The median (IQR) age was 58.0 (49-64) years for new waiting list registrants during COVID-19 and 58.0 (48-64) years for transplant recipients during COVID-19.

Among new waiting list registrants, 15,247 (36.1%) were women and 26 930 (63.9%) were men during the pre–COVID-19 period, and 3477 (37.3%) were women and 5834 (62.7%) were men during COVID-19.

From March 2020 to January 2021, during COVID-19, there was a significant increase in the proportions of waiting list registrations and DDLTs for AH compared with the same period pre–COVID-19 (ie, March 2019 to January 2020).

Compared with long-term pre–COVID-19 trends, there was an overall reduction in waiting list registration and DDLT at the start of COVID-19, from March to May 2020.

From June 2020 to January 2021, observed volumes of waiting list registrations and DDLTs for AH increased sharply, exceeding forecasted values by a mean of 59.5% in waiting list registrations and 62.0% in DDLTs and surpassing the 95% Confidence Interval for 4 of 8 months.

There was a temporal association and positive correlation between increasing waiting list registrations and DDLT for AH and increasing retail alcohol sales.

Discussion

This cross-sectional study found that waiting list registrations and DDLTs for AH increased significantly during COVID-19, exceeding the volumes forecasted by pre–COVID-19 trends by more than 50%, whereas trends for AC and non-ALD remained unchanged.

While the researchers cannot confirm causality, this disproportionate increase in association with increasing alcohol sales may indicate a relationship with known increases in heavy alcohol use during COVID-19.

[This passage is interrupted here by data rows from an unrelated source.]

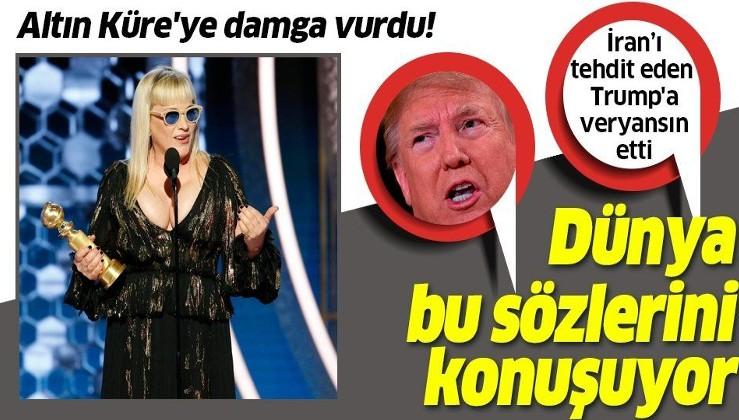 Altın Küre'ye damga vuran sözler! Patricia Arquette İran'ı tehdit eden Trump'a sert tepki gösterdi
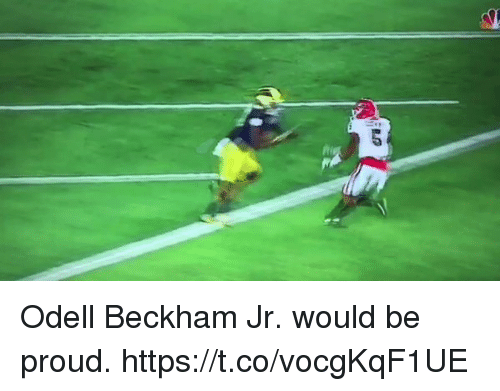 Proudness: Odell Beckham Jr. would be proud. https://t.co/vocgKqF1UE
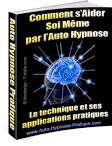 Comment s'aider soi même par l'auto hypnose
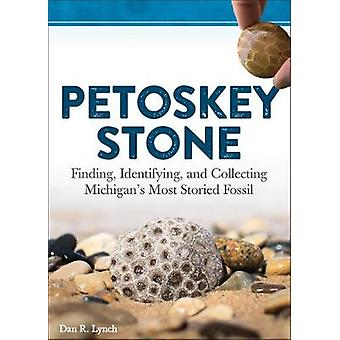 Petoskey Stone - Finding - Identifying - and Collecting Michigan's Mos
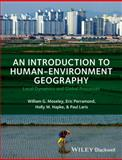 An Introduction to Human-Environment Geography : Local Dynamics and Global Processes, Moseley, William G. and Laris, Paul, 1405189312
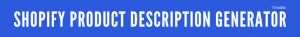 Shopify Description Generator 300x37 - Do Shopify Email Pop-ups Hurt or Help your Conversions?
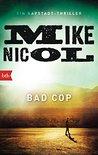 Bad Cop: Ein Kapstadt-Thriller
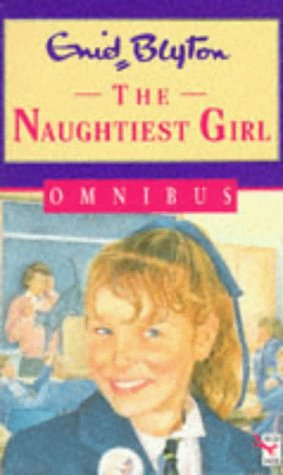 9780099522515: The Naughtiest Girl Omnibus (Red Fox Middle Fiction)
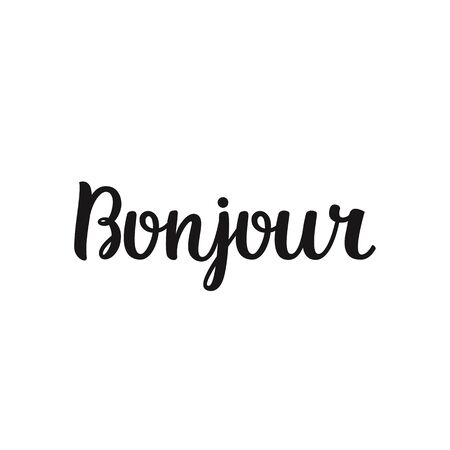bonjour: Vector calligraphy. Hand drawn lettering poster. Vintage typography card.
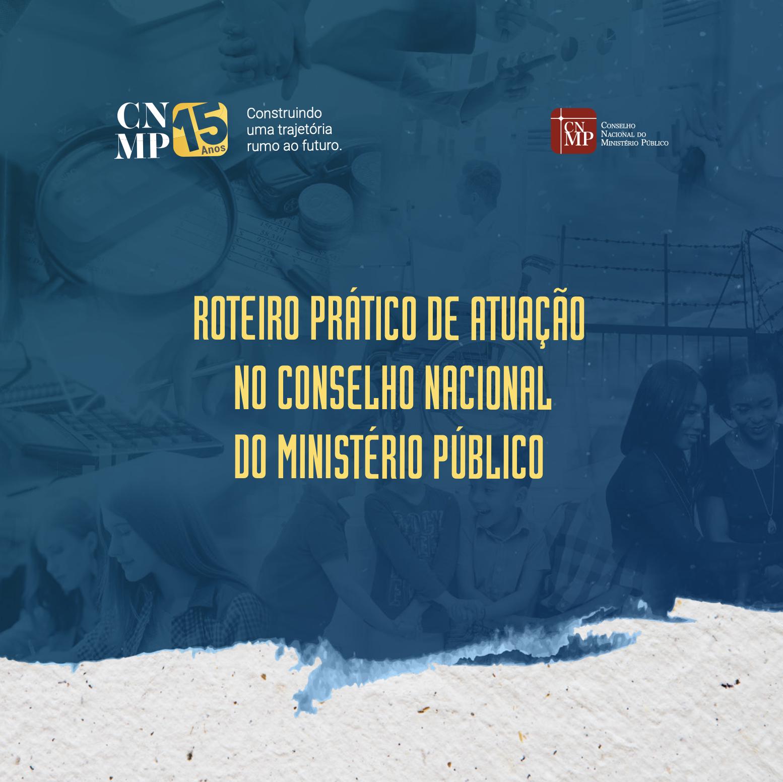 Roteiro prático de atuação no Conselho Nacional do Ministério Público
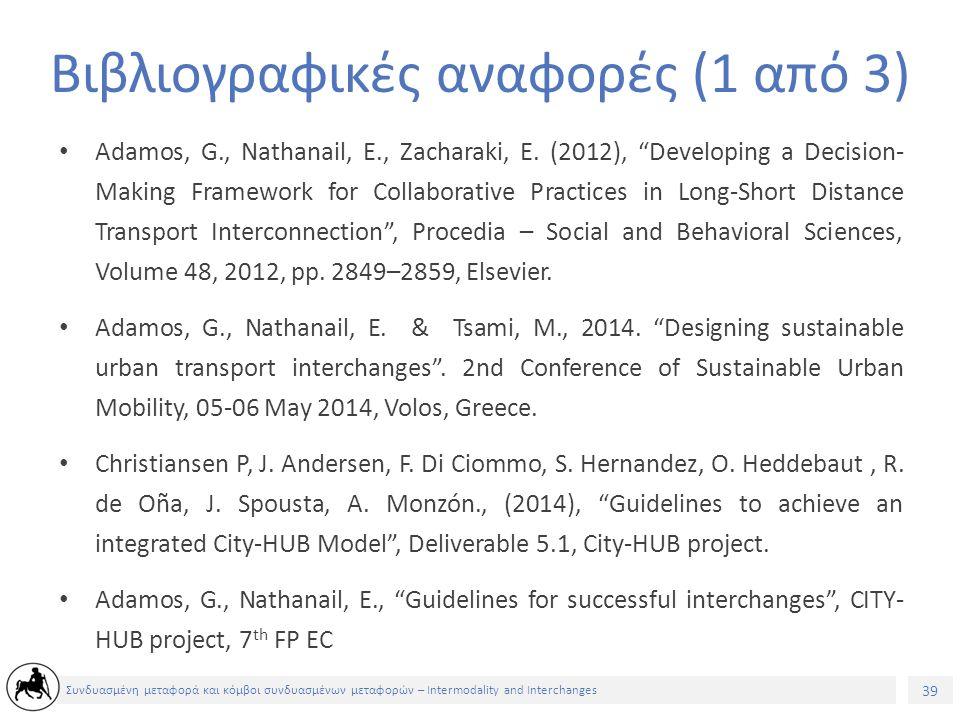 39 Συνδυασμένη μεταφορά και κόμβοι συνδυασμένων μεταφορών – Intermodality and Interchanges Βιβλιογραφικές αναφορές (1 από 3) Adamos, G., Nathanail, E., Zacharaki, E.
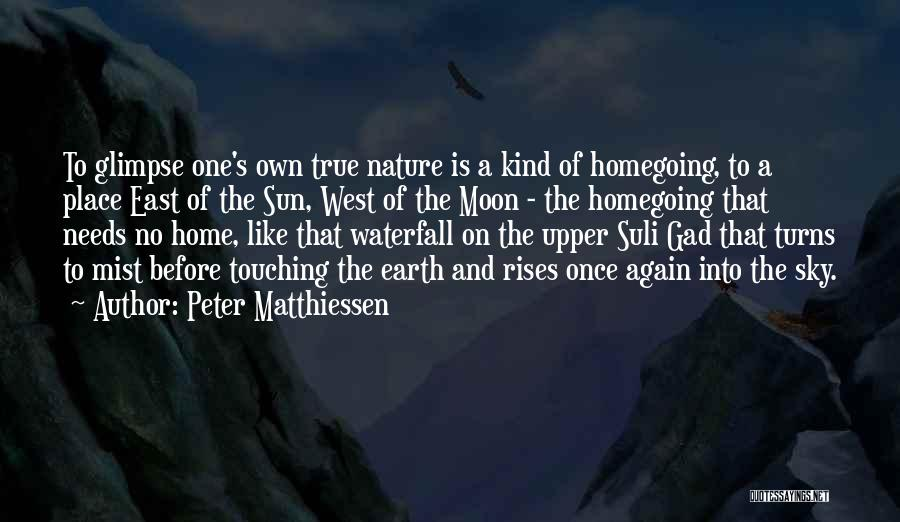 Sun Moon And Earth Quotes By Peter Matthiessen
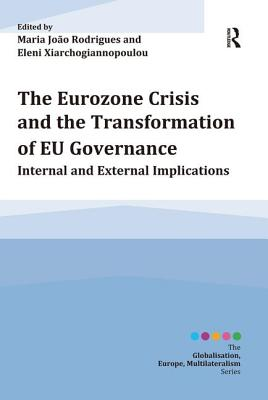 The Eurozone Crisis and the Transformation of EU Governance: Internal and External Implications - Rodrigues, Maria Joao, Professor (Editor), and Xiarchogiannopoulou, Eleni (Editor), and Telo, Mario, Professor (Series edited...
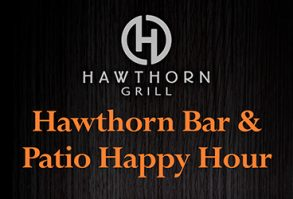 Happy Hour at Hawthorn Grill Bar & Patio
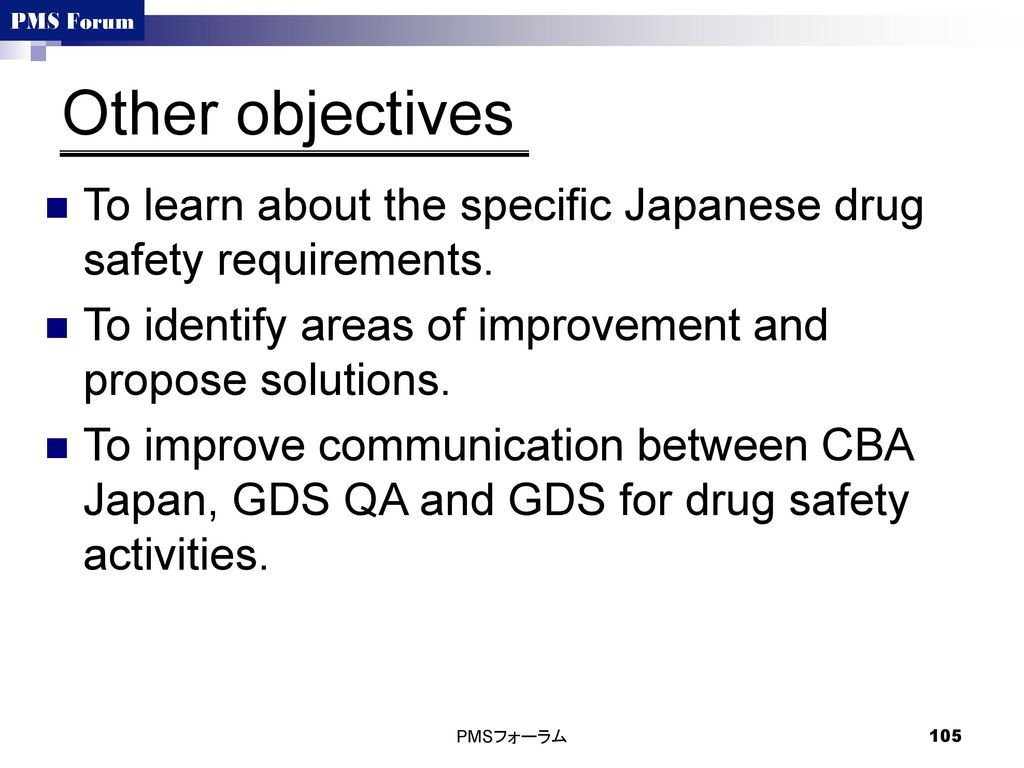 Other objectives To learn about the specific Japanese drug safety requirements. To identify areas of improvement and propose solutions.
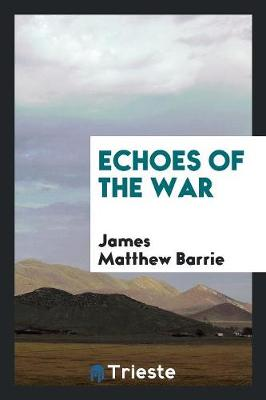Echoes of the War (Paperback)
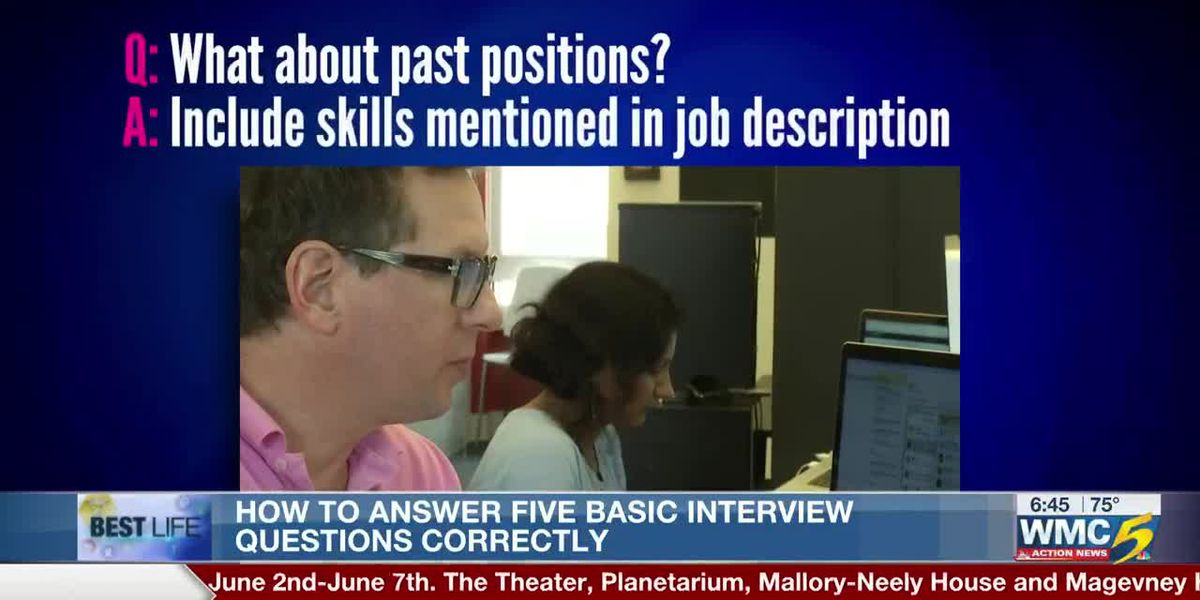 Best Life: How to answer five basic interview questions correctly
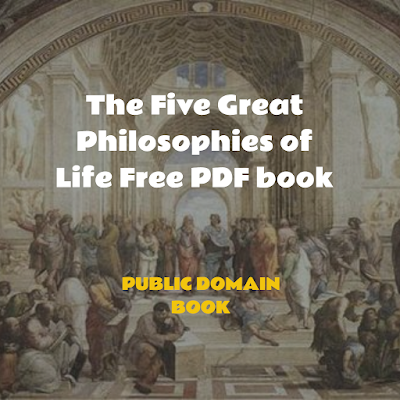 The Five Great Philosophies of Life Free PDF book
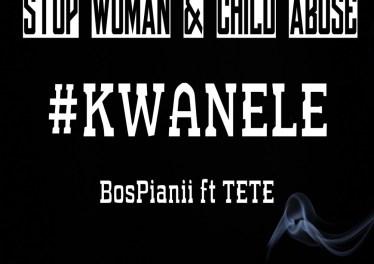 BosPianii, Tete - KWANELE (Original Mix)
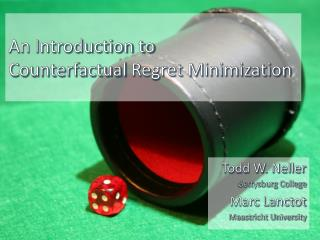 An Introduction to  Counterfactual  Regret Minimization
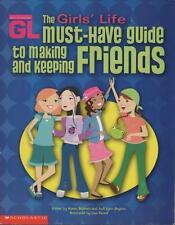 GIRLS' LIFE MUST-HAVE GUIDE TO MAKING & KEEPING FRIENDS - KAREN BOKRAM, BRYSON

Since less than 6% of patients with severe AH are listed for transplantation, increasing waiting list volume during COVID-19 represents a small fraction of the increase in AH, a preventable disease with 6-month mortality up to 70%.

This study provides evidence for an alarming increase in AH associated with increasing heavy alcohol use during COVID-19 and highlights the need for public health interventions around heavy alcohol consumption.